What to do: Would you reproduce each of the records below precisely, with the pictures left out?

(Saved data entries)
--- --- ---
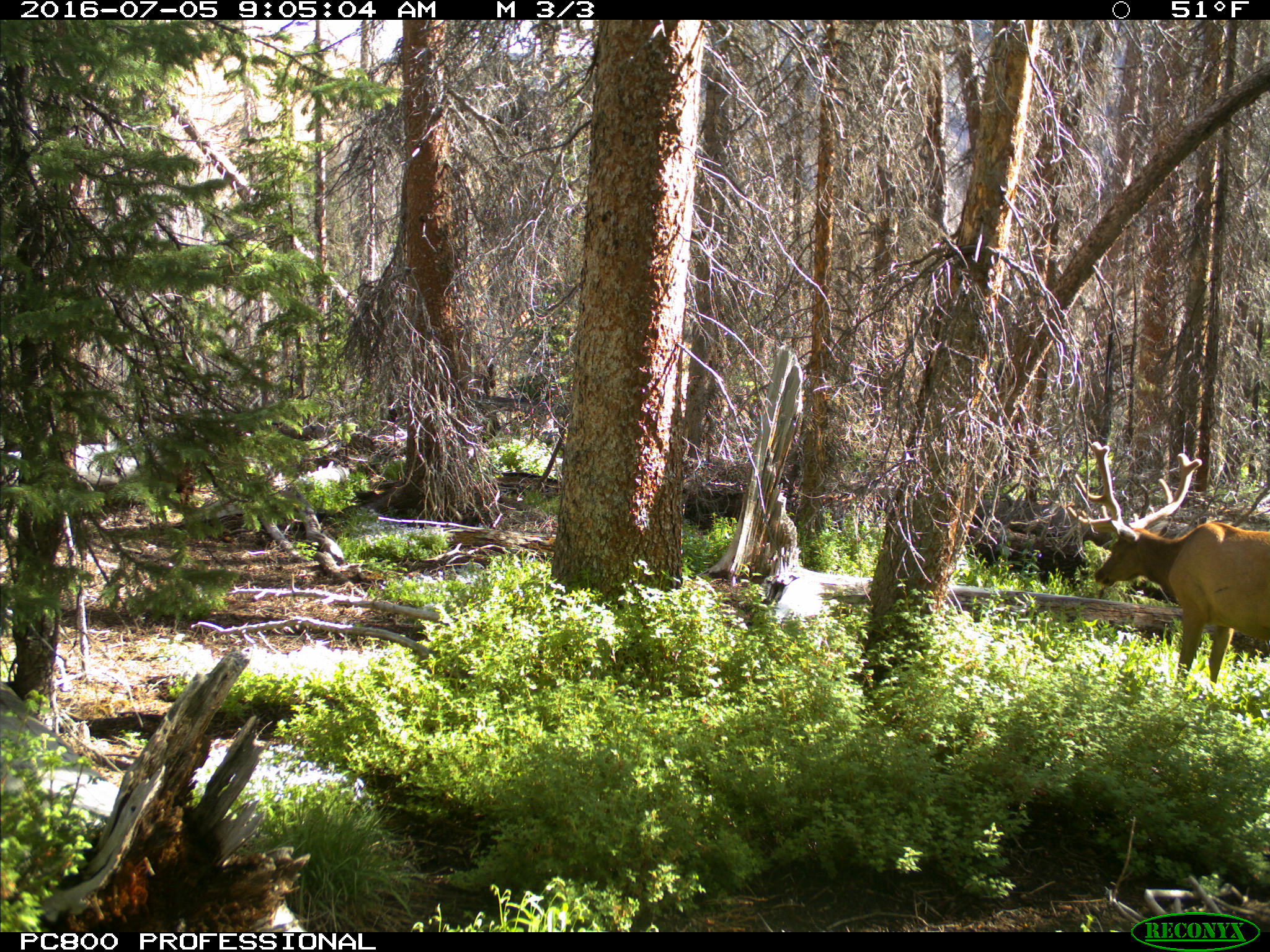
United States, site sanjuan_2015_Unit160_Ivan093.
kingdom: Animalia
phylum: Chordata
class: Mammalia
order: Artiodactyla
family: Cervidae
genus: Cervus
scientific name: Cervus elaphus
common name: red deer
Cervus elaphus (red deer).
--- --- ---
Answer section:
United States, site sanjuan_2015_Unit160_Ivan093.
kingdom: Animalia
phylum: Chordata
class: Mammalia
order: Artiodactyla
family: Cervidae
genus: Cervus
scientific name: Cervus elaphus
common name: red deer
Cervus elaphus (red deer).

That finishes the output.